The interest you earn on a savings account is taxed differently from the money you earn at your job.
False. It is taxed the same way, that is, as ordinary income.
2.
What does diversification do for a mutual fund?
Spread risk. By spreading risk among many different securities in a fund, you can reduce the damage that a downturn in a few of them can cause.
3.
If an investor has a time horizon of 18 months to invest for a specific goal, they should consider investing what percentage of their investment dollars in stocks?
0%. In general, 18 months is too short a time period to invest in stocks due to the chance for short-term price swings. You increase the risk of loss if you have a short timeline until needing to sell your stock investments. A general rule when buying stocks is that investors should be willing to hold stocks for five years or longer.
4.
When a company shares some of its profits with its stockholders, what are those profits called?
Dividends. Dividends are a cut of a company's profits that are shared with stockholders.
5.
If you own a bond with an interest rate of 4% and rates increase to 5%, what will happen to the value of the bond if you try to sell it?
It will decrease.

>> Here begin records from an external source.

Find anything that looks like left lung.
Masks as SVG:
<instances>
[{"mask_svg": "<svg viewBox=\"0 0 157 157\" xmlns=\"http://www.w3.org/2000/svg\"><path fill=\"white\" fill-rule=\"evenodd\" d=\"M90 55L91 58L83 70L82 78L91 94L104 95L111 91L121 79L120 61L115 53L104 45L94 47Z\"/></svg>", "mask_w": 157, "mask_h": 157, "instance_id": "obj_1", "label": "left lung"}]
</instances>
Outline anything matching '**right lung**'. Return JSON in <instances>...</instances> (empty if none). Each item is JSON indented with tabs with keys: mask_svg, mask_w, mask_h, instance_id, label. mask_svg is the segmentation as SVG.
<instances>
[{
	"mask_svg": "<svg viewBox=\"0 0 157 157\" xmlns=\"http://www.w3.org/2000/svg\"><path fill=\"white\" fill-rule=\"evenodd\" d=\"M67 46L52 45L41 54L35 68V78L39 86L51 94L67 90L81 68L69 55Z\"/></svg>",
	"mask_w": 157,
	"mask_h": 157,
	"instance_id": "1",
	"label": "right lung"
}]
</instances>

If interest rates rise, the price of the bond on the market will decline because investors will seek bonds with these new, higher rates. This occurs with US government bonds too, and if you were to sell it before it matures, you would sell for less than you invested. If you hold the US government bond until its maturity date, you will receive all of your principal back.
6.
During your working years, what do you need your investments to do the most of for you?
Grow. If you are like most people, you will need your investments to grow so that when you are older, you can withdraw sufficient money from them to live on.